In her seventh diary entry, Maria Alamanou describes the perils of translation in Greece
Today I am in one of those bizarre existentialistic moods I usually fall into for no apparent reason. My friends and family, indeed even my colleagues and students, all of whom know me too well for their own good, have grown used to such traits by now and scarcely pay attention, knowing that they will soon blow over. But this is different; it’s persistent and vexing. I’ve been going around all day murmuring: ‘To translate or not to translate?’ My loyal assistant, Clare, has opened up her bag of tricks and has been trying to bring me round with time-tested remedies: she breaks awful news of all sorts of emergencies that supposedly call for my undivided attention and goes as far as to warn me that we’re almost out of paper and board-marker ink. No good! I’m unfocused and with every intention of staying that way.
As I go by the front door mirror, I catch myself smiling. That’s surprising. I don’t usually smile when I’m in this sort of stupor, that’s how everyone can tell I am not being my usual self. ‘To translate or not to translate? That is the question,’ I hear myself saying, and then suddenly breaking into laughter: ‘Or maybe Much “Undo” About Nothing. Yes, this is definitely more to the point.’ A sudden flashback comes into being and in my mind’s eye I reread the quotes that are to blame for my present state of mind: ‘Etienne Dolet, the French humanist and translator was executed in 1546 for adding 3 (three) words to a translation from Plato’. And another: ‘One customer once threatened a translator with non-payment because she had written 'sewage sludge' instead of 'sewage slurry' ‘.

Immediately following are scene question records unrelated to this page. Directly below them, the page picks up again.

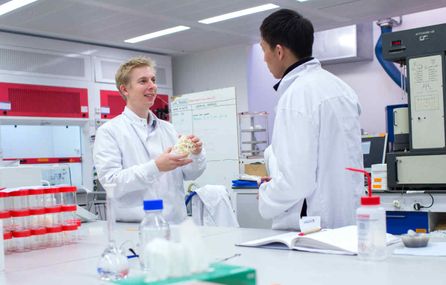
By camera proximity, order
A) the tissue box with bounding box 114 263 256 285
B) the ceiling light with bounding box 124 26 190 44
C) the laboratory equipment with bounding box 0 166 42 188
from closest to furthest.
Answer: the tissue box with bounding box 114 263 256 285 → the laboratory equipment with bounding box 0 166 42 188 → the ceiling light with bounding box 124 26 190 44

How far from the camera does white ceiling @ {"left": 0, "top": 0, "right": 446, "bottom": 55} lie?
4.92 metres

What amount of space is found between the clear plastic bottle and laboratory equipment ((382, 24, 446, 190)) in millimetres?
2259

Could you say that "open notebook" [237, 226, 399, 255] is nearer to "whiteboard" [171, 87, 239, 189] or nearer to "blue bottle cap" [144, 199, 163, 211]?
"blue bottle cap" [144, 199, 163, 211]

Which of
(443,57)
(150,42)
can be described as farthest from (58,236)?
(150,42)

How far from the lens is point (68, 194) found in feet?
6.81

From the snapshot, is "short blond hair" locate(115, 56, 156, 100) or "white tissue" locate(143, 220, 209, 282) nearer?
"white tissue" locate(143, 220, 209, 282)

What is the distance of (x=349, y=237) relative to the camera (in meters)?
1.53

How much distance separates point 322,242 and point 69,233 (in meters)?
1.02

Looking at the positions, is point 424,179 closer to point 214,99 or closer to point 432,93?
point 432,93

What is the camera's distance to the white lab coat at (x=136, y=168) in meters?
2.21

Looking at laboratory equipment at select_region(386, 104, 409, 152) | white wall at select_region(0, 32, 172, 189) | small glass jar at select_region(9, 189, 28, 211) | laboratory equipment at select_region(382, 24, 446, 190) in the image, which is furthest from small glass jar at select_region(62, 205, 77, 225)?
white wall at select_region(0, 32, 172, 189)

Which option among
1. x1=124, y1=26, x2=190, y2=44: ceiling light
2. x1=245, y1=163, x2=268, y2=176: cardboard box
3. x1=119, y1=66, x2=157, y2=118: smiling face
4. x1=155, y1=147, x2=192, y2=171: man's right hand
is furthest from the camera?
x1=124, y1=26, x2=190, y2=44: ceiling light

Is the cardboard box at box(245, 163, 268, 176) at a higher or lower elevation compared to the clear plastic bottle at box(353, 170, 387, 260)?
lower

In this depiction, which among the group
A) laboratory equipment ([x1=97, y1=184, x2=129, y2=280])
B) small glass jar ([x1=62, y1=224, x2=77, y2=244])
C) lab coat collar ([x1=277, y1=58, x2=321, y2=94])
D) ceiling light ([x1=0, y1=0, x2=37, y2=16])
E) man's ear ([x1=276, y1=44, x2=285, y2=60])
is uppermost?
ceiling light ([x1=0, y1=0, x2=37, y2=16])
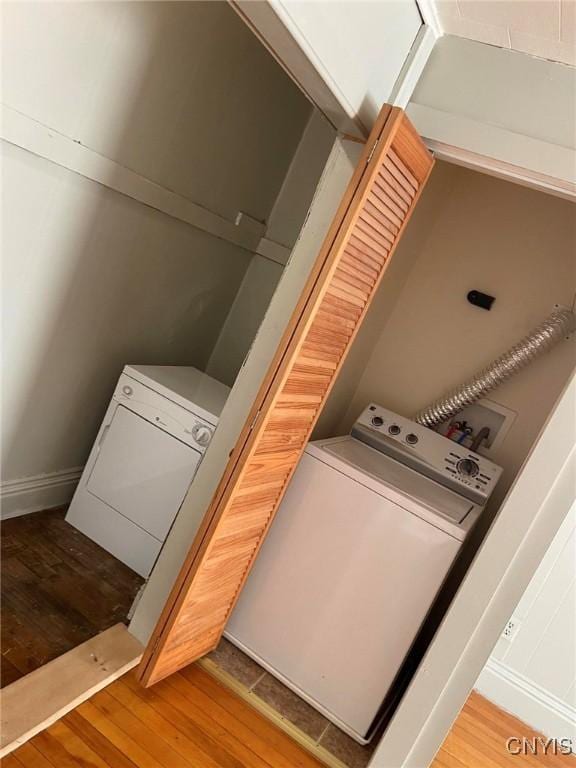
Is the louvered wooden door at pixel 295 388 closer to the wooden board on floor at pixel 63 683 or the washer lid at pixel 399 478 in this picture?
the wooden board on floor at pixel 63 683

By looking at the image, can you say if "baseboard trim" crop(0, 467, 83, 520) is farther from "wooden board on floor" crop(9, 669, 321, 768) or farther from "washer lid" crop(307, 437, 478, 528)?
"washer lid" crop(307, 437, 478, 528)

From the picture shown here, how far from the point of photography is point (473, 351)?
2914 mm

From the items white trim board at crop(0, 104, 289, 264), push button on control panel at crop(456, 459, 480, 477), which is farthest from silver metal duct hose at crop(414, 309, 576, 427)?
white trim board at crop(0, 104, 289, 264)

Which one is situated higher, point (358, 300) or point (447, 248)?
point (447, 248)

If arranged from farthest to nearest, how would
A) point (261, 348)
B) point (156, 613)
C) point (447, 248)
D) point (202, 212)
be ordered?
point (447, 248)
point (202, 212)
point (156, 613)
point (261, 348)

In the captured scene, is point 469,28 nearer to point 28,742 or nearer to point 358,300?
point 358,300

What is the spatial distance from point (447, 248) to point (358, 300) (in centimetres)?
113

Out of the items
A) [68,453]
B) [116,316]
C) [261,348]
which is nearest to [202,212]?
[116,316]

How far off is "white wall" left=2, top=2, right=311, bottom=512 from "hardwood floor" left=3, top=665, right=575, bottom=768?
1.00 meters

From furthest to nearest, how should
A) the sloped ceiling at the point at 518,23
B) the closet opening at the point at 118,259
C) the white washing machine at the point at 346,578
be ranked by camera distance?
the white washing machine at the point at 346,578 < the closet opening at the point at 118,259 < the sloped ceiling at the point at 518,23

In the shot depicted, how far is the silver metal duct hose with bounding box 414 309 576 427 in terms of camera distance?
2.67m

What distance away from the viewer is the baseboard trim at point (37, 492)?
2.47 metres

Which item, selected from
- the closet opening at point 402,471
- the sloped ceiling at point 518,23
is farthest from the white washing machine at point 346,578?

What’s absolutely hilarious is that while I was reading the quotes, I believed in justice again and realised that the unfortunate subjects in question had had it coming for being negligent in the line of duty. You see, translation is such a perilous and misunderstood field. Even more so, here in Greece. Given the standard of some translation work I’ve seen over the past years (the last one being the translation of Orwell’s 1984 into Greek, by a reputable Publishing House, mind you), I keep wondering how we’ve been able to make ourselves understood in English all these years. Since I became a professional translator myself, I’ve been lucky enough to come up with the answer: precariously!

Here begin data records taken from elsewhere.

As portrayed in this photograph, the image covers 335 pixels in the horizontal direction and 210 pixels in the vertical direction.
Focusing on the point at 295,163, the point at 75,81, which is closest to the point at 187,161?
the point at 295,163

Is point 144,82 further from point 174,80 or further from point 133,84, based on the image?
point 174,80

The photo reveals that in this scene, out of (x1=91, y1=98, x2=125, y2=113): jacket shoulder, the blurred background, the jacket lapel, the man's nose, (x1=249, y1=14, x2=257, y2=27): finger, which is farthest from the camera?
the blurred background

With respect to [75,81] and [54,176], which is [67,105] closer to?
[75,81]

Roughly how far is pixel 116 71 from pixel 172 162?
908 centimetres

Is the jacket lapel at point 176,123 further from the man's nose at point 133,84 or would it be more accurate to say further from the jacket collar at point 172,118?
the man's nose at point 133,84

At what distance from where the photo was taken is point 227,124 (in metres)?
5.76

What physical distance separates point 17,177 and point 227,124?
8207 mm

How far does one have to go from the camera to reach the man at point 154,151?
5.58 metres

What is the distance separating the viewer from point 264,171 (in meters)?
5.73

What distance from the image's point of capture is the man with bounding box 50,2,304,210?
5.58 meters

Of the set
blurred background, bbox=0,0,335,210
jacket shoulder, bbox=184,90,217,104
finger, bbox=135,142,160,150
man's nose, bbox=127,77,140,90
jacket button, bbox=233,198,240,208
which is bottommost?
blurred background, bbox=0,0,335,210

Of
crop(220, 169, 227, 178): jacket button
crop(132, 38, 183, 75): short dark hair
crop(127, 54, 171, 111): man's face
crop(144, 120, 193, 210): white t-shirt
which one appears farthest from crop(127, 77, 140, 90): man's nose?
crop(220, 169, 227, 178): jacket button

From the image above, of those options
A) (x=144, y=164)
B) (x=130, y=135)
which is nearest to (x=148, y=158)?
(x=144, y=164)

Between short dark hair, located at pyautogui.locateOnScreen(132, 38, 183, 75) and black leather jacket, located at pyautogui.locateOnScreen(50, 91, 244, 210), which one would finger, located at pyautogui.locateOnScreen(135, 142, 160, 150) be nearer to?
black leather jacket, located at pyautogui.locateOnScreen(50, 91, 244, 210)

Lately, standards are slowly starting to look up, and it’s a great consolation, but still, translating/interpreting work in Greece leaves a lot to be desired. Therefore, it’s only natural that I should be amused by the aforementioned gems I happened to come across. But, having a good time and witnessing criminal activity in action are two very different things. I’m serious now. If only you knew how easy it is for a translator to find him/herself behind bars, and how many lawsuits have been brought against professional freelancers and agencies alike under the charge of deliberately conveying misleading information, you wouldn’t be laughing at me and my moods. Take it from me that it’s a profession infested with occupational hazards, for I should know: my sister is a lawyer!
‘This is all too well’, you must be thinking, ‘but how does it tie in with your gloomy existence?’ Well, it’s hardly a day or two since I handed in my latest translation masterpiece under the general title: ‘Mathematical Probabilities’. Mathematics has never been my strong point so, as soon as the commission came along, down came my dusty Comprehensive Encyclopaedia of Mathematics and into it I delved, hoping to catch up on years of lost school knowledge. By the time the translation was over, I had been transformed into a younger – and brighter – Einstein! Well, maybe not quite, but I knew I was halfway there.
I was glowing with pride while I was handing in the printouts and the disk to the man who had been so nice as to entrust his future with me (it was a dissertation). But then the unfortunate incident with the December-January issue of the Linguist came along and the quotes started me thinking: ‘What if an equation and a variable as I understand them are not an equation and a variable at all by all mathematical standards? Could I possibly end up like Etienne Dolet, given the fact that we’re not sure he went into such thorough research as I did before he took on Plato?’ If you don’t hear from me in the next fifteen days or so, you’ll know the answer.
Note: The quotes come from The Linguist, an Institute of Linguists’ publication.